Once the diagnosis of bladder cancer is confirmed, there are additional testing that can be done to determine the extent of the cancer and if it has spread to other areas of the body. A CT scan, MRI, chest x-ray, or bone scan may help to see other parts of the body. Once the imaging is done, there are numbers that are assigned to the stage of cancer. The numbers range from 0 to IV, with IV being the highest.
Bladder Cancer is further classified into how the cells appear when they are seen under the microscope. Your physician may describe your tumor as a low-grade bladder tumor or a high-grade bladder tumor. A low-grade bladder tumor has cells that are close in appearance and they are organized. These grow very slowly and are less likely to invade the muscular wall. A high-grade bladder tumor is very abnormal looking and is poorly differentiated. A high-grade tumor grows very fast and is very likely to spread.
Treatment will depend on the type of cancer, the stage of cancer, the grade, and your overall health. Surgery can be recommended to remove any cancerous tissues. Reconstruction can also help to create a new way for the urine to exit the body. Chemotherapy can be directly to the bladder to treat tumors but have a high risk of recurrence. Chemotherapy for the whole body is a primary treatment when surgery is not an option. Radiation therapy is used to destroy cancer cells when surgery is not chosen.
There are a variety of surgery options. You can find more about surgery options on our website here. Talk with your physician about what they recommend for your diagnosis.
There is no guarantee to preventing bladder cancer but there are some important steps to take to take better care of yourself. It is important that you quit smoking. If you are not a smoker, then do not begin smoking. If you smoke and are trying to quit smoking, then it may be helpful to follow your physician’s recommendation for cessation tools or to join a support group. If you work around chemicals, be sure to follow all of the precautions to avoid exposure. You will also need to eat a healthy diet of plenty of fruits and vegetables.

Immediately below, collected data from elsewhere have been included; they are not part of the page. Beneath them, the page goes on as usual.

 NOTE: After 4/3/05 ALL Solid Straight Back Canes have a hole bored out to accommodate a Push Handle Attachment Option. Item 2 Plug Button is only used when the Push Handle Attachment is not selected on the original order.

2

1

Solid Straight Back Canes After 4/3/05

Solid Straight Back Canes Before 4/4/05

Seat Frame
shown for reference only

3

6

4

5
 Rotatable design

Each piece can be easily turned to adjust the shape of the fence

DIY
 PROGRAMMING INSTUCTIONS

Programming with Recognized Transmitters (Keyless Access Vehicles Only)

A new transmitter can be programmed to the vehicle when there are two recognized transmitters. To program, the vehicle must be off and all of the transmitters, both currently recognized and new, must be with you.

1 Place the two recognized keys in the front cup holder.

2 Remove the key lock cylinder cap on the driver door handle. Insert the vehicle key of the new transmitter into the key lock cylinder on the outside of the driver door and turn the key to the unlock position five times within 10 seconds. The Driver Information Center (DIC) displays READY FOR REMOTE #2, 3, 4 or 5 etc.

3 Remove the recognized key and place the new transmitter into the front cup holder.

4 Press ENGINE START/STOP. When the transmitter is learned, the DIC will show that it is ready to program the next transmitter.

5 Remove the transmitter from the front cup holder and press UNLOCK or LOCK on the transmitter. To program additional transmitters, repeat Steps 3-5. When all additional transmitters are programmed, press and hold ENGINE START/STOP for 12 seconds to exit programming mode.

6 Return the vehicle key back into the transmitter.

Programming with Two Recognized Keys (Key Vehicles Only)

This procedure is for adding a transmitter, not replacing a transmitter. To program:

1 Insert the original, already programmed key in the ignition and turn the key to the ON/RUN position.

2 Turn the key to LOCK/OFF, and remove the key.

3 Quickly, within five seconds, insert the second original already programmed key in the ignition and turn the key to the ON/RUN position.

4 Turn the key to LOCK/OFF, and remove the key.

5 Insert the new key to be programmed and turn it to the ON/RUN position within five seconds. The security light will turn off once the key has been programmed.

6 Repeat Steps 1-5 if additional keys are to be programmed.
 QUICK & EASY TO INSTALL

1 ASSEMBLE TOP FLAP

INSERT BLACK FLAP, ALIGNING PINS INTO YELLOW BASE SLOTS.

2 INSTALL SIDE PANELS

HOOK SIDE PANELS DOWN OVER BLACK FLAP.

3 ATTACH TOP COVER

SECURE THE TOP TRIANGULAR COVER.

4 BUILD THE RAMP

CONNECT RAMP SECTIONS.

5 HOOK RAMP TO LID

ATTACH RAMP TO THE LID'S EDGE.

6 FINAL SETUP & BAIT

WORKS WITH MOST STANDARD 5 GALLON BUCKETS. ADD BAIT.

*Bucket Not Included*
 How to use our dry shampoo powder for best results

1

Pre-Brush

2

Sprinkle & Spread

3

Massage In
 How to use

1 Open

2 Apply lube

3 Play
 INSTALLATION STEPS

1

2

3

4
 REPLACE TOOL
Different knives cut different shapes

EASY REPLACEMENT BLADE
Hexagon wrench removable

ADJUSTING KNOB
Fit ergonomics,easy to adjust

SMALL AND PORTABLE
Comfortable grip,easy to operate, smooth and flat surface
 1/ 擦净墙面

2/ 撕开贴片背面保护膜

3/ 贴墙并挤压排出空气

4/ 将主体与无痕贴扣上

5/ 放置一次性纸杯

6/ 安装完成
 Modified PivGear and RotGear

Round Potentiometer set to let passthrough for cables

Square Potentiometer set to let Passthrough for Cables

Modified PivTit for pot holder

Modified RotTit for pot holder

After you have gone through treatment with bladder cancer, it is important to keep going to your checkups. You will also need to go through routine testing as your physician recommends. Write out a journal before and after your appointments. It is important to remember what questions and concerns you will have before the appointment, and then what your physician recommends. Find other people who have gone through the same thing, such as if there are support groups or friends that are willing to listen. It is also important to take care of yourself so that your body is prepared to fight cancer if it comes back. This can be done through eating right, exercising, and getting enough sleep.
Bladder cancer is very common in Americans. It is important to let your physician know if you are experiencing any symptoms that may not be normal and if you are not comfortable. There are a variety of tests that can be done to give a proper diagnosis. Speak with your physician about what the results are and find out what the best treatment would be for your diagnosis. If a diagnosis is given early, then treatment should be easy. It is essential that you keep your follow up appointments and testing to prevent cancer from coming back or becoming stronger. Keep a notebook of what questions you may have and take it with you to write notes at your appointment.